TASK STATEMENT — The following data has a line with "ホットコーヒー ¥300(税込¥330)" and a line with "menšiny, ohrožení závislostmi". Write out exactly those lines and all the lines between them.

[Extracted page text data]
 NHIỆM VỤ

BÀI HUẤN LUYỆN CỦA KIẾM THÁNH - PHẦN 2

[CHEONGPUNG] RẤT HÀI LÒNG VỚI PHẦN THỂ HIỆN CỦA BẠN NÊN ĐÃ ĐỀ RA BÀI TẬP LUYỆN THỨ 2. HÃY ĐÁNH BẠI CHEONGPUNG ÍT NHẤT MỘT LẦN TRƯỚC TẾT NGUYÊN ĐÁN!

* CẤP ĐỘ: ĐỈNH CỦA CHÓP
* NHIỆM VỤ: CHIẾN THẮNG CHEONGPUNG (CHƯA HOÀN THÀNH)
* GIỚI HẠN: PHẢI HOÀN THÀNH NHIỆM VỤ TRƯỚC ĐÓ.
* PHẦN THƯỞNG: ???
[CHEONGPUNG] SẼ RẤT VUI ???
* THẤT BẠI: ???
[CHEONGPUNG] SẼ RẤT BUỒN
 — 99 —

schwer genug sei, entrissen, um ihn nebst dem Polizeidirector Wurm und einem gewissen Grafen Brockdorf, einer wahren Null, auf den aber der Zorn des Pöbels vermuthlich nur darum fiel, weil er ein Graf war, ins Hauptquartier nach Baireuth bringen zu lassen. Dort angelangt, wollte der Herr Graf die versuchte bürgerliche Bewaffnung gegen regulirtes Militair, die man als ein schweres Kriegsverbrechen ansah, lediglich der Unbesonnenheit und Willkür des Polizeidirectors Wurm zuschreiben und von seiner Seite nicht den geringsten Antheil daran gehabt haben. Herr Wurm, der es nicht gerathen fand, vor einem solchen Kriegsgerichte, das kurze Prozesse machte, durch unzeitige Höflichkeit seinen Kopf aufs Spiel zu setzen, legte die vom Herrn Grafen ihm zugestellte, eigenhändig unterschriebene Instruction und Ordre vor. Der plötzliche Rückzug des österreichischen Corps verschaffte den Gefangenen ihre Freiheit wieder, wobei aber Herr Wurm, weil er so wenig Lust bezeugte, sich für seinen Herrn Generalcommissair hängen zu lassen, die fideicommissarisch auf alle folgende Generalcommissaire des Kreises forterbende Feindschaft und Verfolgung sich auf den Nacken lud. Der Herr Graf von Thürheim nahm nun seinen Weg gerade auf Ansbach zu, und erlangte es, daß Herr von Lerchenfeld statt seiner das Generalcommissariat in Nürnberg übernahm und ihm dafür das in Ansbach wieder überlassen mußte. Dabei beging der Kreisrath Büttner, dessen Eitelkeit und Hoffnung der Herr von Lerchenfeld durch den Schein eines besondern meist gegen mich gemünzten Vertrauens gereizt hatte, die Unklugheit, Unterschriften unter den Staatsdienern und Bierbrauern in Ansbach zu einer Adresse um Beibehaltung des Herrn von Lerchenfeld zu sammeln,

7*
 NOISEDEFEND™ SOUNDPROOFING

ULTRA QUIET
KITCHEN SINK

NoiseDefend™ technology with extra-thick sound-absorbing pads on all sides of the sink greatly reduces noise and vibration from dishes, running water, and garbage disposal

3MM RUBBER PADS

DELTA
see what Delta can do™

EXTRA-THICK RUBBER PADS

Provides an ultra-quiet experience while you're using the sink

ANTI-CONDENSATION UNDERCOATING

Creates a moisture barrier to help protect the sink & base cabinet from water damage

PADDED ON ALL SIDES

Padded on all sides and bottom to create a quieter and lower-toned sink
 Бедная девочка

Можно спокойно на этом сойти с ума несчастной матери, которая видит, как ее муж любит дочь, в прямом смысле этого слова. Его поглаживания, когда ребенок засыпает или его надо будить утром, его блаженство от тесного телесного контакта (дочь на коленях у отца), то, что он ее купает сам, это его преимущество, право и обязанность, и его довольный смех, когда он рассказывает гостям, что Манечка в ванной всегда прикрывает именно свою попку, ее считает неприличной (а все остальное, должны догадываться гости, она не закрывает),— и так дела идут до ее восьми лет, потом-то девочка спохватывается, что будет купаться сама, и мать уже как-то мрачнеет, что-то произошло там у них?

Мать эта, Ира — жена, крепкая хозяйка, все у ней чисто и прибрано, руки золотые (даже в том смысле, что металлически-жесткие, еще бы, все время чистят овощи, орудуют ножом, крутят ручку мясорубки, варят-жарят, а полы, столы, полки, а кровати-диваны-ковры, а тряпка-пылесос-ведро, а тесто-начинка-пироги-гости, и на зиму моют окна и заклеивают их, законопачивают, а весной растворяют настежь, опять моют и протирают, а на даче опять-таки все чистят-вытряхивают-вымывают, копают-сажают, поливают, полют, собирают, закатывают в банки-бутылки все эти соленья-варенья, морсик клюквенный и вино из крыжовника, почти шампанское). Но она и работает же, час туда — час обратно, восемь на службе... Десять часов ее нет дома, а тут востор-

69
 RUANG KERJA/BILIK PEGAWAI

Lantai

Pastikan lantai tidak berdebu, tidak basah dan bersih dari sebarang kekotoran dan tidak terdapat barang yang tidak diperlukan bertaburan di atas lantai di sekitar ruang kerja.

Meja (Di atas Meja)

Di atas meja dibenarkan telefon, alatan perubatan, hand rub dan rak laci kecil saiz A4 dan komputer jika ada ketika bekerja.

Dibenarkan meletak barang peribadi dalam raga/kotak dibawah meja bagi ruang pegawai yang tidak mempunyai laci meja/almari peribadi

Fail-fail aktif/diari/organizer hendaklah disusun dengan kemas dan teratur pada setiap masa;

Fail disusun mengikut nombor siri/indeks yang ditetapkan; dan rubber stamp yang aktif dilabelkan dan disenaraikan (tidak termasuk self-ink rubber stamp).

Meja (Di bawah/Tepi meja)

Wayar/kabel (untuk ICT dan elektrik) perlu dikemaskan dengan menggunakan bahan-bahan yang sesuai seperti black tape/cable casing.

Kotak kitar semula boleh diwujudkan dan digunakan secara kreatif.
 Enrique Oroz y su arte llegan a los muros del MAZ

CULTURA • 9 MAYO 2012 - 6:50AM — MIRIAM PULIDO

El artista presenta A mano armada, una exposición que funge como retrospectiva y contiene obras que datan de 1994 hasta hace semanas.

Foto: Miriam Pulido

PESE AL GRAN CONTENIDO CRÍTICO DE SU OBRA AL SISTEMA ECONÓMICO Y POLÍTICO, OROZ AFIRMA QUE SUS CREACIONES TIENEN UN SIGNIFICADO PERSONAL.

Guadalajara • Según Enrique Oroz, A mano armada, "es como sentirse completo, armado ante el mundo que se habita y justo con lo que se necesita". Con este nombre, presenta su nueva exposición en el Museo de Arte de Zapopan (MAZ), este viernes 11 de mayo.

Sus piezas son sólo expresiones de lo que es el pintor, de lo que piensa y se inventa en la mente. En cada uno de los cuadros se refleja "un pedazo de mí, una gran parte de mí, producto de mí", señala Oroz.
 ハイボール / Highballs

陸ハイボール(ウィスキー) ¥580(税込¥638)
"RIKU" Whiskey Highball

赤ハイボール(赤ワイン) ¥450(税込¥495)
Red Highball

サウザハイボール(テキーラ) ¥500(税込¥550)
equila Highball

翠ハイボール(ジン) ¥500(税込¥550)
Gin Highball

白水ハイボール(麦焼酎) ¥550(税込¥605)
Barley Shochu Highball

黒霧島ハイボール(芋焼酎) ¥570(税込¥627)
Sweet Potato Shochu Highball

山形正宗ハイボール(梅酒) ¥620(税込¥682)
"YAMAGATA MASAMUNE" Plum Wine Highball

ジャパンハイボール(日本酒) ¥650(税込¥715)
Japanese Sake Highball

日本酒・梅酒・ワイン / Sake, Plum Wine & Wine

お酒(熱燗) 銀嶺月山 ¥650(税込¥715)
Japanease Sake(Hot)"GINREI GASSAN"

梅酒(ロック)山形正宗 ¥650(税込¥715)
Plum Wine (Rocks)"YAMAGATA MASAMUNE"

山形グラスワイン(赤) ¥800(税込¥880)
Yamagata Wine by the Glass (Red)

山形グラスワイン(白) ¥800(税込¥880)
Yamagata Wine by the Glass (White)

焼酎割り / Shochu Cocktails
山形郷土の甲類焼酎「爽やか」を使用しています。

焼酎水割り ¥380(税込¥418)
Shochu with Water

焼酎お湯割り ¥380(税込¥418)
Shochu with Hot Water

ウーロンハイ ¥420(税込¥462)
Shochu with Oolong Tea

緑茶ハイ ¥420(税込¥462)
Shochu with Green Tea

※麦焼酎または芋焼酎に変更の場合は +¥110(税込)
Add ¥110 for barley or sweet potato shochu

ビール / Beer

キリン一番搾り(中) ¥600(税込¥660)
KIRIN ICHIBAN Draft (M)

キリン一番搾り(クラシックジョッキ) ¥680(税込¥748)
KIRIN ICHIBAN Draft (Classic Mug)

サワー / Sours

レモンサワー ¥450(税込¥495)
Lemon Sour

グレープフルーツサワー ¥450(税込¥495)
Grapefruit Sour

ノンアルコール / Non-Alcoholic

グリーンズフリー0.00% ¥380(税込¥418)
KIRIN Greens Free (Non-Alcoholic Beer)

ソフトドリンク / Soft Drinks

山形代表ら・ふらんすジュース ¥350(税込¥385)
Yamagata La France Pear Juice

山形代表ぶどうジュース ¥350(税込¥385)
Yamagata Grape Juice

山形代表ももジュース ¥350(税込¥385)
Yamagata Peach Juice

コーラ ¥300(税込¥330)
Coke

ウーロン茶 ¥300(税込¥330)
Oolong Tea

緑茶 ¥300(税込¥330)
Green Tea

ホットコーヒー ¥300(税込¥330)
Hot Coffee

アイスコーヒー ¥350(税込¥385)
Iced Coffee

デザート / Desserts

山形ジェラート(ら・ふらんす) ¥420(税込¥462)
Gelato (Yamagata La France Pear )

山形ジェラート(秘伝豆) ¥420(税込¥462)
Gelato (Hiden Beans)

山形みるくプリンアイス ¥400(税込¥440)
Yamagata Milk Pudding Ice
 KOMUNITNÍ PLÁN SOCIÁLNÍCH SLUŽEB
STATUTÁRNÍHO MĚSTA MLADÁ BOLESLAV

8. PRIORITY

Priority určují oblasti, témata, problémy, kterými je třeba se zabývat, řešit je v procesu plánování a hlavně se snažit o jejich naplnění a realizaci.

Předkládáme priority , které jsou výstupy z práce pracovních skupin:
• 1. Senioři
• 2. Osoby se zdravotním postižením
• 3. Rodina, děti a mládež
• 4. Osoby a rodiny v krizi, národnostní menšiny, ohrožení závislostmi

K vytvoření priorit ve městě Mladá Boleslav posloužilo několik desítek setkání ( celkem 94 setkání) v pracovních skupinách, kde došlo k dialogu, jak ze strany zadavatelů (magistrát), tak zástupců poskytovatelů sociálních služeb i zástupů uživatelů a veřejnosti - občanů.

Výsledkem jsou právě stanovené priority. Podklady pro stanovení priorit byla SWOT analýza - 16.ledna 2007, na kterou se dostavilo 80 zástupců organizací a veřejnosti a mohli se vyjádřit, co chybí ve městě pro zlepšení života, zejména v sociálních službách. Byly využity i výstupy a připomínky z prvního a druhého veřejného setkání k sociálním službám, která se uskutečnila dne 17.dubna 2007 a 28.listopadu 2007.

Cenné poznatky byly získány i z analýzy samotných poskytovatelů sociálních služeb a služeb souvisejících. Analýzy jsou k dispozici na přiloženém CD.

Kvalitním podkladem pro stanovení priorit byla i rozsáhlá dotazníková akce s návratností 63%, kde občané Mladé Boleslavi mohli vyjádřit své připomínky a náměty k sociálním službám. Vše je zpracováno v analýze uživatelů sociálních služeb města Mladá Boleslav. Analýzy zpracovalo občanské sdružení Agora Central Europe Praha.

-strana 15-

ANSWER TO THE PROBLEM —
ホットコーヒー ¥300(税込¥330)
Hot Coffee

アイスコーヒー ¥350(税込¥385)
Iced Coffee

デザート / Desserts

山形ジェラート(ら・ふらんす) ¥420(税込¥462)
Gelato (Yamagata La France Pear )

山形ジェラート(秘伝豆) ¥420(税込¥462)
Gelato (Hiden Beans)

山形みるくプリンアイス ¥400(税込¥440)
Yamagata Milk Pudding Ice
 KOMUNITNÍ PLÁN SOCIÁLNÍCH SLUŽEB
STATUTÁRNÍHO MĚSTA MLADÁ BOLESLAV

8. PRIORITY

Priority určují oblasti, témata, problémy, kterými je třeba se zabývat, řešit je v procesu plánování a hlavně se snažit o jejich naplnění a realizaci.

Předkládáme priority , které jsou výstupy z práce pracovních skupin:
• 1. Senioři
• 2. Osoby se zdravotním postižením
• 3. Rodina, děti a mládež
• 4. Osoby a rodiny v krizi, národnostní menšiny, ohrožení závislostmi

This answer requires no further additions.